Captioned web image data

----

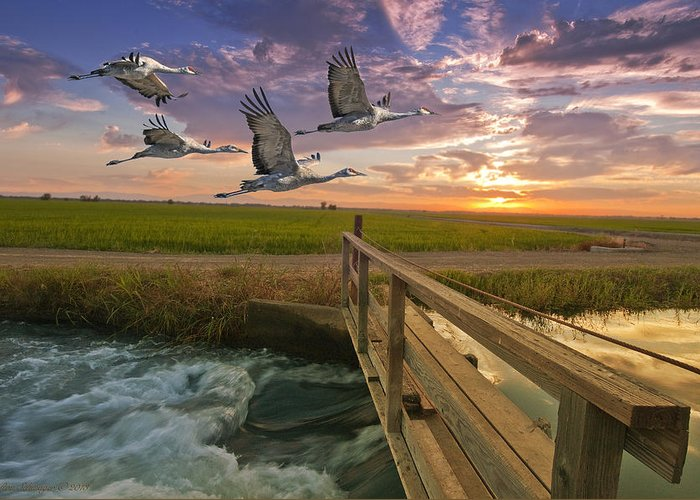 Sandhill Cranes Greeting Card featuring the photograph Sandhill Cranes Over Rice Fields by Ron Schwager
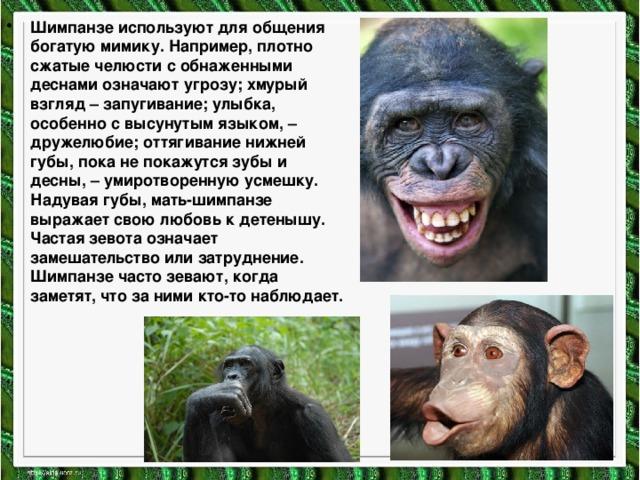 Шимпанзе используют для общения богатую мимику. Например, плотно сжатые челюсти с обнаженными деснами означают угрозу; хмурый взгляд – запугивание; улыбка, особенно с высунутым языком, – дружелюбие; оттягивание нижней губы, пока не покажутся зубы и десны, – умиротворенную усмешку. Надувая губы, мать-шимпанзе выражает свою любовь к детенышу. Частая зевота означает замешательство или затруднение. Шимпанзе часто зевают, когда заметят, что за ними кто-то наблюдает.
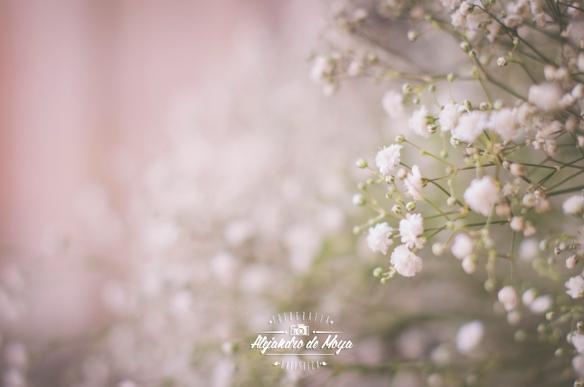boda-eduardo-y-miriam-_072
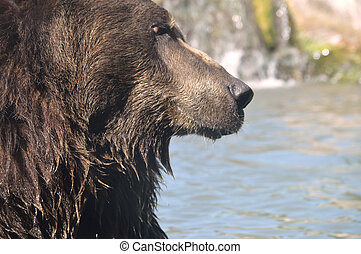 grizzly beer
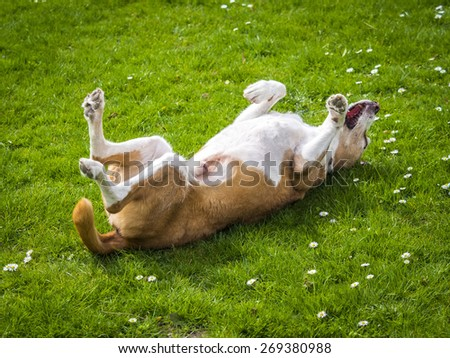 happy dog on a sunny day - stock photo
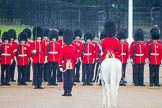 The Colonel's Review 2014. Horse Guards Parade, Westminster, London,  United Kingdom, on 07 June 2014 at 10:39, image #161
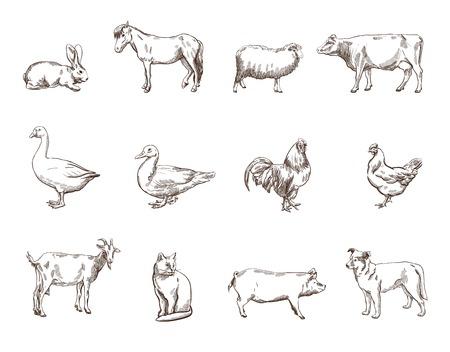 horse cock: Vector sketch of twelve farm animals silhouette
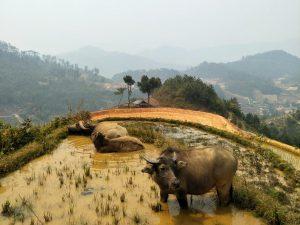 Bad im Wasserbüffelparadies.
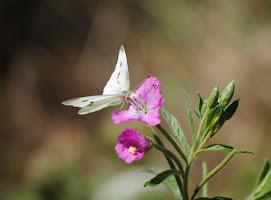 mariposas yotros 019.JPG
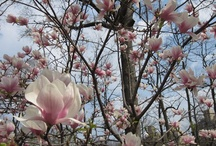 Flowers in Central Park / The most beautiful blooms in Central Park.  / by Central Park Conservancy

----

> [Problem to solve]: Reproduce verbatim every line starting at the line that holds "horse cock: Vector" and ending with the final line of the data; omit the pictures.

> [Response to this exercise]:
 horse cock: Vector sketch of twelve farm animals silhouette
 Bad im Wasserbüffelparadies.
 mariposas yotros 019.JPG
 Flowers in Central Park / The most beautiful blooms in Central Park.  / by Central Park Conservancy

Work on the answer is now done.